**ВЫБРАННЫЙ ФРАГМЕНТ**
Книги для обучения были тщательно подготовлены: наилучшим образом составленные дидактические учебники, опубликованные до настоящего момента в Португалии, — это толстые фолианты курса Университета Коимбры. В них объединялось все ортодоксальное учение, то есть учение, которое в условиях Контрреформации считалось соответствующим истинам веры. Эти книги, написанные на латыни, являлись основой образования до времен Помбала, который запретил их употребление. Таким образом, они были как бы единственными книгами в течение полутора веков, и это сделало их существенной причиной задержки и отсталости: в XVIII в. португальские студенты читали учебники, излагавшие идеи начала XVII в.
С другой стороны, образование, которое давали иезуиты, было образованием, преследовавшим свои интересы. Оно представляло собой одну из форм борьбы с ересью и духом Реформации. Ведь Реформация стала порождением умственной свободы, права думать самостоятельно, которым должен был обладать каждый. Именно этого стремилась избежать система преподавания в коллегиях. Его целью было укоренить догмы, которые являются предметом искренней веры, а не порождать критику, поскольку критика всегда приводит к уничтожению догм. В итоге образование было направлено не на тренировку мысли, но на закладку основ веры. Это дало результаты, поскольку португальцы XVII в. отличались глубиной веры, но не мысли.
Но из коллегий вышло большое количество образованных людей. В них учились представители знати, дети буржуа, простые люди, в которых иезуиты видели таланты. Иезуиты не разделяли мнения инквизиции по поводу «новых христиан» и принимали их в свои школы (самый блестящий португальский иезуит — падре Антониу Виейра был «новым христианином», защищал евреев и был арестован инквизицией). Все эти люди изучали латынь, грамматику, риторику, философию. Однако образование не уделяло никакого внимания новым наукам и живым языкам. Спустя некоторое время после событий 1640 г. Жуан IV столкнулся с трудностью при отправке посла во Францию, поскольку среди фидалгу, находившихся у него на службе, не нашлось ни одного человека, который бы говорил по-французски.
Культ формы и каббалистика
Польза, которую могло принести такое обучение, была ограничена контролем инквизиции над всей духовной жизнью. Для светской культуры оставалось очень узкое пространство. Неосторожные слова были очень рискованными, а дерзости могли привести в тюрьму. В этой ситуации мысль развивалась по двум направлениям: религиозное смирение, выраженное в многочисленной апологетической литературе и прославлявшее Божественное величие; и чистый культ формы, который вел к использованию слова как явления самоценного и полностью оторванного от идеи. Два писателя, которые, как правило, считаются главными фигурами португальской литературы XVII в., падре Мануэл Бернардиш и падре Антониу Виейра, являются представителями этих двух направлений. Первый, закрывшись в монастыре, посвятил всю жизнь написанию великолепной прозы, излагающей назидательные случаи и наивные описания чудес. Второй направил свой талант на разработку блестящей словесной формы и создание самых ярких риторических произведений, когда-либо написанных на португальском языке.

**УСЛОВИЯ ЗАДАНИЙ**
(a) Выпишите из приведенного ниже листинга все строки, в которых встречается слово «right», с учетом регистра.
(b) Продолжите приведенный выше текст об образовании и культуре Португалии XVII в. после его последнего предложения.

**ИСХОДНЫЕ ДАННЫЕ**
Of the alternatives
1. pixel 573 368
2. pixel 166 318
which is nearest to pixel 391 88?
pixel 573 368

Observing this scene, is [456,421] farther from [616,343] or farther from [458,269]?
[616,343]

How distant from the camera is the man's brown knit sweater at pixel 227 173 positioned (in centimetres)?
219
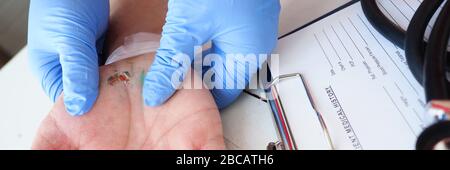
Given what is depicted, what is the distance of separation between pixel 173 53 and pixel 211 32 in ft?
0.23

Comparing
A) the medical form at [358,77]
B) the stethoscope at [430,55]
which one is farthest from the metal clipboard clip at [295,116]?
the stethoscope at [430,55]

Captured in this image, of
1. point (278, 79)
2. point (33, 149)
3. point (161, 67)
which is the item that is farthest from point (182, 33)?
point (33, 149)

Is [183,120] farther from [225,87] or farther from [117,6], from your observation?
[117,6]

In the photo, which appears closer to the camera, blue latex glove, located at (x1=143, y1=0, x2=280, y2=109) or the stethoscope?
the stethoscope

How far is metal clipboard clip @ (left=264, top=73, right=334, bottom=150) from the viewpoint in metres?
0.50

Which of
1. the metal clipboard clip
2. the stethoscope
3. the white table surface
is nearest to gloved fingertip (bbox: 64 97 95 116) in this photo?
the white table surface

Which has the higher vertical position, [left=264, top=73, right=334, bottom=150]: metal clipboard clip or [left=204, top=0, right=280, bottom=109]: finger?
[left=204, top=0, right=280, bottom=109]: finger

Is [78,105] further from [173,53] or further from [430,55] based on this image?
[430,55]

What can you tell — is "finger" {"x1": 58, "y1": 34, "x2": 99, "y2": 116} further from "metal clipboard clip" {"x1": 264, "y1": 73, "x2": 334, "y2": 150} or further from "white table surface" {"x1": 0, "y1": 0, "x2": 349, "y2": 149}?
"metal clipboard clip" {"x1": 264, "y1": 73, "x2": 334, "y2": 150}

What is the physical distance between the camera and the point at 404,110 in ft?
1.52

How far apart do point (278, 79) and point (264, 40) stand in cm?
8

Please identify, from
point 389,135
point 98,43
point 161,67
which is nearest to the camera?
point 389,135

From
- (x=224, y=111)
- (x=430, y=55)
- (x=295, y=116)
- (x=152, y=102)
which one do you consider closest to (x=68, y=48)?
(x=152, y=102)

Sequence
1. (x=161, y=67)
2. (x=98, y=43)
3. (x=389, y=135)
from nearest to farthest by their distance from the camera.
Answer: (x=389, y=135) → (x=161, y=67) → (x=98, y=43)
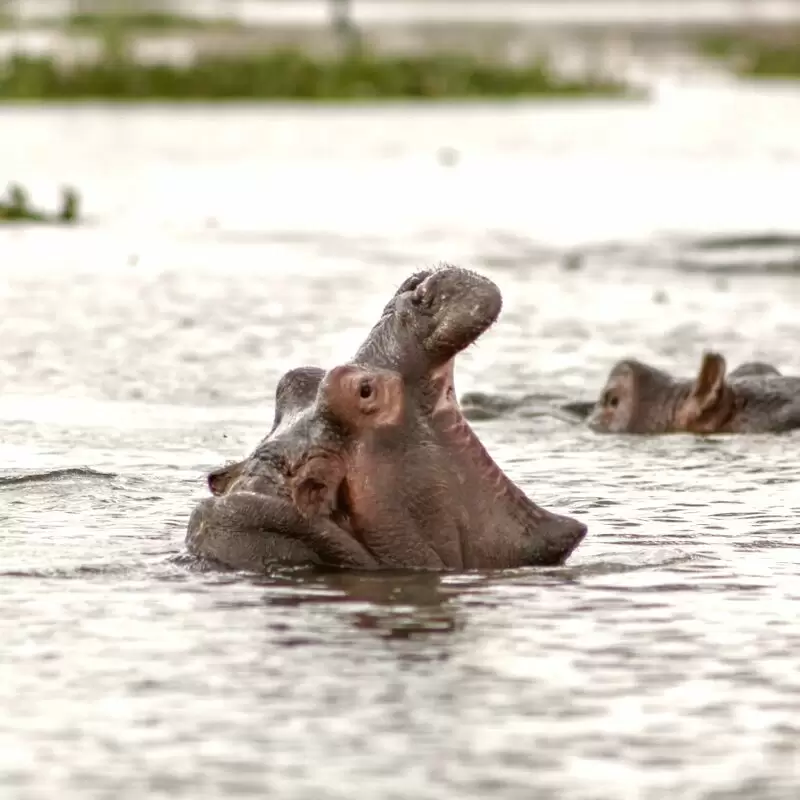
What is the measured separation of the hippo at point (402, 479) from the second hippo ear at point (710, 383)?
350 centimetres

**ОТВЕТЫ НА ЗАДАНИЯ**
(a)
How far is metal clipboard clip @ (left=264, top=73, right=334, bottom=150) from the viewpoint in metres?
Which has the higher vertical position, [left=264, top=73, right=334, bottom=150]: metal clipboard clip or [left=204, top=0, right=280, bottom=109]: finger?
[left=204, top=0, right=280, bottom=109]: finger

(b)
Но в обоих случаях блеск формы служил уловкой, скрывающей слабость мысли, и именно слово, а не мысль было рабочим материалом для творческого гения. Историки литературы используют выражение культизм, концептизм, гонгоризм[111] для определения этого поворота, суть которого — в постановке идеи на службу форме.
Существовавшие в Европе философские течения практически не получили отклика в Португалии. Единственное исключение нужно сделать для каббалистики, несмотря на то что она не является философией в чистом виде. Это некая смесь иррационализма, оккультизма и мессианства, что-то среднее между грамматикой и некромантией. Франсишку Мануэл ди Мелу примерно в то же время, когда Декарт написал свое «Рассуждение о методе», составил «Трактат о науке каббалы». Несмотря на то что автор отличался тонкой ироничностью, в книге не было никаких признаков иронии. Была очевидной его вера в каббалистику. Писатель стремился продемонстрировать, что каббала и католицизм не являются несовместимыми. «Скажем, согласно католикам, правильная каббалистика представляла собой глубокое размышление над оккультными тайнами на основании имен, букв, цифр и фигур из Божественных книг; а неправильная — это судебная фикция, которая смутно предсказывает будущее при помощи неопределенных наблюдений». Каббала не имеет португальского происхождения, она пришла в страну из-за границы. Однако показательно, что ничто иное, пришедшее извне, не получило в стране такого распространения: ни метод, ни логаритмы (другое глубокое размышление о цифрах, но основанное на мысли, а не на вере), ни физика. Важным является также то, что два умнейших человека XVII в., дон Франсишку Мануэл и падре Антониу Виейра, являлись приверженцами каббалистики.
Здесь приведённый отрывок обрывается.